What you have to do:
Restate the complete material exactly.

Dataset extract:
+===+
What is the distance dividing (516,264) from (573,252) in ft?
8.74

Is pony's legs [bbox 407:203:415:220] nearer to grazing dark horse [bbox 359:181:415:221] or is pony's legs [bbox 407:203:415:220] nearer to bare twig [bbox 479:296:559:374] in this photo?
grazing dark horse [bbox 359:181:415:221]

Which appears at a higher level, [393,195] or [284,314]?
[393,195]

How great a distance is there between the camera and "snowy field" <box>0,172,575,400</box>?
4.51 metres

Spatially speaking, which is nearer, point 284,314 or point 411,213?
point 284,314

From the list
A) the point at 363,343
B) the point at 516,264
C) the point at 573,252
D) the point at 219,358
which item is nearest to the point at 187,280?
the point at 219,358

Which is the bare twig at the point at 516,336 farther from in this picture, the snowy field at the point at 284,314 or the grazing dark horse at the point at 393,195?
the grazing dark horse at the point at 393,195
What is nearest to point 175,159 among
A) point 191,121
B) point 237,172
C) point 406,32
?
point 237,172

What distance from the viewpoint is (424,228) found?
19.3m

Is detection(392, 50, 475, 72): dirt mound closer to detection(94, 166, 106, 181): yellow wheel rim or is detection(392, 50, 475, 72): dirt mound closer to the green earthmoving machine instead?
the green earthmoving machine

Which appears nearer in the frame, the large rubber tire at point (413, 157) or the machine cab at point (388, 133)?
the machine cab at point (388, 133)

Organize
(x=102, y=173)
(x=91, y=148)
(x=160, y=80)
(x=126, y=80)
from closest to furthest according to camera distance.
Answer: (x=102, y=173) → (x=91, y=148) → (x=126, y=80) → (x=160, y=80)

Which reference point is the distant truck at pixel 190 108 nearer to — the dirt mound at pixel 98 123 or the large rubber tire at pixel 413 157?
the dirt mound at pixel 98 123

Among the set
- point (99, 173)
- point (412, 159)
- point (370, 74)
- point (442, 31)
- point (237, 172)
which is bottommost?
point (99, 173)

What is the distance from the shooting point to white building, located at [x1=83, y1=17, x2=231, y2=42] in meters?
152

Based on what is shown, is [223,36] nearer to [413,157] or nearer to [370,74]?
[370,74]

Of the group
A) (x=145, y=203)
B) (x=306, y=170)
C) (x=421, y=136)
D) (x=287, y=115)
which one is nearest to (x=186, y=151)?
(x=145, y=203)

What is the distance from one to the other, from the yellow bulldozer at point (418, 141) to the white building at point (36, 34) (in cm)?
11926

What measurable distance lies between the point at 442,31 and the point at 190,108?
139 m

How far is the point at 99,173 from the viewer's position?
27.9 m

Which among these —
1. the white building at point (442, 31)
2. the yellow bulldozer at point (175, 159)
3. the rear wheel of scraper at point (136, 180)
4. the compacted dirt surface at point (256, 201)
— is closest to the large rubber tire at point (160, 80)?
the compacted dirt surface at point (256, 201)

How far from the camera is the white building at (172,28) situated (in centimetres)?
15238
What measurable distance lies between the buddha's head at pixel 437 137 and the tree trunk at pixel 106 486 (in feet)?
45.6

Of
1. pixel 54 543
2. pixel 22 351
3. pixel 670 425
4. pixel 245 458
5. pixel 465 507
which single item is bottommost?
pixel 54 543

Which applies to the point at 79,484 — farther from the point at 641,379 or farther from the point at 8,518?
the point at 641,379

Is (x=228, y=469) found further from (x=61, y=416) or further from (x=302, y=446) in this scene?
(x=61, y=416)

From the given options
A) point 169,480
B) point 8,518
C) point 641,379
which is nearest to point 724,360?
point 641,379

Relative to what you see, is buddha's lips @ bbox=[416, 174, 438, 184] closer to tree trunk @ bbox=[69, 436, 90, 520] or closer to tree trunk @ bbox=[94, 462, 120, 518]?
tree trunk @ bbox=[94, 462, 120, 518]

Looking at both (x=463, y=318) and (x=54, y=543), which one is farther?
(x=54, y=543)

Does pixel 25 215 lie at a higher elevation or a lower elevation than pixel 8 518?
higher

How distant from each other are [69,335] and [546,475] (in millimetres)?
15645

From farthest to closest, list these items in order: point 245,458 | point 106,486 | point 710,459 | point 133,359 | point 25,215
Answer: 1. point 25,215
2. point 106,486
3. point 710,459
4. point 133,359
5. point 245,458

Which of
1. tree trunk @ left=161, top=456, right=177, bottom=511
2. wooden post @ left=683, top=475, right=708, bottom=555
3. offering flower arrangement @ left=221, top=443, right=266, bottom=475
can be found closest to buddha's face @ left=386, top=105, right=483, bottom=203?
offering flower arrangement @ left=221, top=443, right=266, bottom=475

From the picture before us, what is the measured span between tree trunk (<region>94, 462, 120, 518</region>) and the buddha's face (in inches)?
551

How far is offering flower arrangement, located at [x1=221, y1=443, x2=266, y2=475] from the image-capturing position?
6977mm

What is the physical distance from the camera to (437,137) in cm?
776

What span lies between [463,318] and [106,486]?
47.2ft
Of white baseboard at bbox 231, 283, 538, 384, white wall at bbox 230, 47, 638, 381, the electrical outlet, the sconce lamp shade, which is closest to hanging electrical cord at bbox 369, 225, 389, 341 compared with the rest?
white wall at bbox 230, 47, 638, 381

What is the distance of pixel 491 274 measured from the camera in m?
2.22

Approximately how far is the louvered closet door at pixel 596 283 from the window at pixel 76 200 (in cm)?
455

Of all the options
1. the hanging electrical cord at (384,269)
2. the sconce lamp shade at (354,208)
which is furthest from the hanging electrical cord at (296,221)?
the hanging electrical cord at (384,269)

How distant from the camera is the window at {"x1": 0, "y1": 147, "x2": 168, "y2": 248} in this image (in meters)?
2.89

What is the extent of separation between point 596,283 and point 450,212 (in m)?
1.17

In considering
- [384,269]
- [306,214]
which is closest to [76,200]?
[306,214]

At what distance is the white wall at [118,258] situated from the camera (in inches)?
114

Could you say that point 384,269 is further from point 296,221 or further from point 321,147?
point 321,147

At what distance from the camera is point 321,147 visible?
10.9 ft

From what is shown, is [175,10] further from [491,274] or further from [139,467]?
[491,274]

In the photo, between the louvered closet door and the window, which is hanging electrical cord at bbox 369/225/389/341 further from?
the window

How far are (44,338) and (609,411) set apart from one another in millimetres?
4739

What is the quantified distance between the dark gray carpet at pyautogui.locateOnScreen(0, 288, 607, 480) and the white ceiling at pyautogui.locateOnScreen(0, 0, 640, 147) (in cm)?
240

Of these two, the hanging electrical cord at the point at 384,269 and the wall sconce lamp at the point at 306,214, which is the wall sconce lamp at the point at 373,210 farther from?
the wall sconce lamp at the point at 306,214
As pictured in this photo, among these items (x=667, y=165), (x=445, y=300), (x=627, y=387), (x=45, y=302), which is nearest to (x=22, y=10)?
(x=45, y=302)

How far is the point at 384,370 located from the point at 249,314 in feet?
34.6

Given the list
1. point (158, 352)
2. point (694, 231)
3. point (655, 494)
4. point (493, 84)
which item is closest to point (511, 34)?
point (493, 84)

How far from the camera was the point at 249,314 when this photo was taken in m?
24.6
+===+
Correct answer:
What is the distance dividing (516,264) from (573,252) in ft?
8.74

Is pony's legs [bbox 407:203:415:220] nearer to grazing dark horse [bbox 359:181:415:221] or is pony's legs [bbox 407:203:415:220] nearer to bare twig [bbox 479:296:559:374] in this photo?
grazing dark horse [bbox 359:181:415:221]

Which appears at a higher level, [393,195] or [284,314]?
[393,195]

How great a distance is there between the camera and "snowy field" <box>0,172,575,400</box>?
4.51 metres

Spatially speaking, which is nearer, point 284,314 or point 411,213?
point 284,314

From the list
A) the point at 363,343
B) the point at 516,264
C) the point at 573,252
D) the point at 219,358
which item is nearest to the point at 187,280?
the point at 219,358

Which is the bare twig at the point at 516,336 farther from in this picture, the snowy field at the point at 284,314 or the grazing dark horse at the point at 393,195?
the grazing dark horse at the point at 393,195
What is nearest to point 175,159 among
A) point 191,121
B) point 237,172
C) point 406,32
?
point 237,172

What distance from the viewpoint is (424,228) found?
19.3m

Is detection(392, 50, 475, 72): dirt mound closer to detection(94, 166, 106, 181): yellow wheel rim or is detection(392, 50, 475, 72): dirt mound closer to the green earthmoving machine instead?
the green earthmoving machine

Which appears nearer in the frame, the large rubber tire at point (413, 157) or the machine cab at point (388, 133)?
the machine cab at point (388, 133)

Organize
(x=102, y=173)
(x=91, y=148)
(x=160, y=80)
(x=126, y=80)
from closest to furthest according to camera distance.
Answer: (x=102, y=173) → (x=91, y=148) → (x=126, y=80) → (x=160, y=80)

Which reference point is the distant truck at pixel 190 108 nearer to — the dirt mound at pixel 98 123 or the large rubber tire at pixel 413 157?
the dirt mound at pixel 98 123

Among the set
- point (99, 173)
- point (412, 159)
- point (370, 74)
- point (442, 31)
- point (237, 172)
which is bottommost?
point (99, 173)

What is the distance from the shooting point to white building, located at [x1=83, y1=17, x2=231, y2=42] in meters?
152

Based on what is shown, is [223,36] nearer to [413,157] or nearer to [370,74]?
[370,74]

Of the group
A) (x=145, y=203)
B) (x=306, y=170)
C) (x=421, y=136)
D) (x=287, y=115)
which one is nearest to (x=186, y=151)?
(x=145, y=203)

What is the distance from one to the other, from the yellow bulldozer at point (418, 141) to the white building at point (36, 34) (in cm)?
11926

What measurable distance lies between the point at 442,31 and the point at 190,108?
139 m

How far is the point at 99,173 from the viewer's position?
27.9 m

Which among these —
1. the white building at point (442, 31)
2. the yellow bulldozer at point (175, 159)
3. the rear wheel of scraper at point (136, 180)
4. the compacted dirt surface at point (256, 201)
— is closest to the large rubber tire at point (160, 80)?
the compacted dirt surface at point (256, 201)

How far from the camera is the white building at (172,28) situated (in centimetres)?
15238
What measurable distance lies between the buddha's head at pixel 437 137 and the tree trunk at pixel 106 486 (in feet)?
45.6

Of
1. pixel 54 543
2. pixel 22 351
3. pixel 670 425
4. pixel 245 458
5. pixel 465 507
which single item is bottommost?
pixel 54 543

Which applies to the point at 79,484 — farther from the point at 641,379 or farther from the point at 8,518?
the point at 641,379

Is (x=228, y=469) found further from (x=61, y=416) or further from (x=302, y=446) in this scene?
(x=61, y=416)

From the given options
A) point 169,480
B) point 8,518
C) point 641,379
which is nearest to point 724,360?
point 641,379

Relative to what you see, is buddha's lips @ bbox=[416, 174, 438, 184] closer to tree trunk @ bbox=[69, 436, 90, 520] or closer to tree trunk @ bbox=[94, 462, 120, 518]?
tree trunk @ bbox=[94, 462, 120, 518]

Looking at both (x=463, y=318) and (x=54, y=543), which one is farther?
(x=54, y=543)

Does pixel 25 215 lie at a higher elevation or a lower elevation than pixel 8 518?
higher

How distant from each other are [69,335] and [546,475] (in millimetres)?
15645

From farthest to closest, list these items in order: point 245,458 | point 106,486 | point 710,459 | point 133,359 | point 25,215
Answer: 1. point 25,215
2. point 106,486
3. point 710,459
4. point 133,359
5. point 245,458

Which of
1. tree trunk @ left=161, top=456, right=177, bottom=511
2. wooden post @ left=683, top=475, right=708, bottom=555
3. offering flower arrangement @ left=221, top=443, right=266, bottom=475
can be found closest to buddha's face @ left=386, top=105, right=483, bottom=203?
offering flower arrangement @ left=221, top=443, right=266, bottom=475

From the picture before us, what is the measured span between tree trunk (<region>94, 462, 120, 518</region>) and the buddha's face (in inches)?
551

How far is offering flower arrangement, located at [x1=221, y1=443, x2=266, y2=475] from the image-capturing position?
6977mm

What is the physical distance from the camera to (437,137) in cm?
776

What span lies between [463,318] and [106,486]?
47.2ft
Of white baseboard at bbox 231, 283, 538, 384, white wall at bbox 230, 47, 638, 381, the electrical outlet, the sconce lamp shade, which is closest to hanging electrical cord at bbox 369, 225, 389, 341 compared with the rest?
white wall at bbox 230, 47, 638, 381

What is the distance of pixel 491 274 measured from the camera in m?
2.22

Approximately how far is the louvered closet door at pixel 596 283 from the window at pixel 76 200 (in cm)?
455

Of all the options
1. the hanging electrical cord at (384,269)
2. the sconce lamp shade at (354,208)
which is furthest from the hanging electrical cord at (296,221)?
the hanging electrical cord at (384,269)

How distant from the camera is the window at {"x1": 0, "y1": 147, "x2": 168, "y2": 248} in this image (in meters)?
2.89

What is the extent of separation between point 596,283 and point 450,212 (in m)?
1.17

In considering
- [384,269]
- [306,214]
which is closest to [76,200]?
[306,214]

At what distance is the white wall at [118,258] situated from the camera (in inches)?
114

Could you say that point 384,269 is further from point 296,221 or further from point 321,147?
point 321,147

At what distance from the camera is point 321,147 visible?
10.9 ft

From what is shown, is [175,10] further from [491,274] or further from [139,467]?
[491,274]

In the photo, between the louvered closet door and the window, which is hanging electrical cord at bbox 369/225/389/341 further from?
the window

How far are (44,338) and (609,411) set apart from one another in millimetres?
4739

What is the quantified distance between the dark gray carpet at pyautogui.locateOnScreen(0, 288, 607, 480) and the white ceiling at pyautogui.locateOnScreen(0, 0, 640, 147) (in cm)?
240

Of these two, the hanging electrical cord at the point at 384,269 and the wall sconce lamp at the point at 306,214, which is the wall sconce lamp at the point at 373,210 farther from?
the wall sconce lamp at the point at 306,214
As pictured in this photo, among these items (x=667, y=165), (x=445, y=300), (x=627, y=387), (x=45, y=302), which is nearest to (x=22, y=10)?
(x=45, y=302)

How far is the point at 384,370 located from the point at 249,314 in feet?
34.6

Given the list
1. point (158, 352)
2. point (694, 231)
3. point (655, 494)
4. point (493, 84)
which item is closest to point (511, 34)?
point (493, 84)

How far from the camera was the point at 249,314 when this photo was taken in m?
24.6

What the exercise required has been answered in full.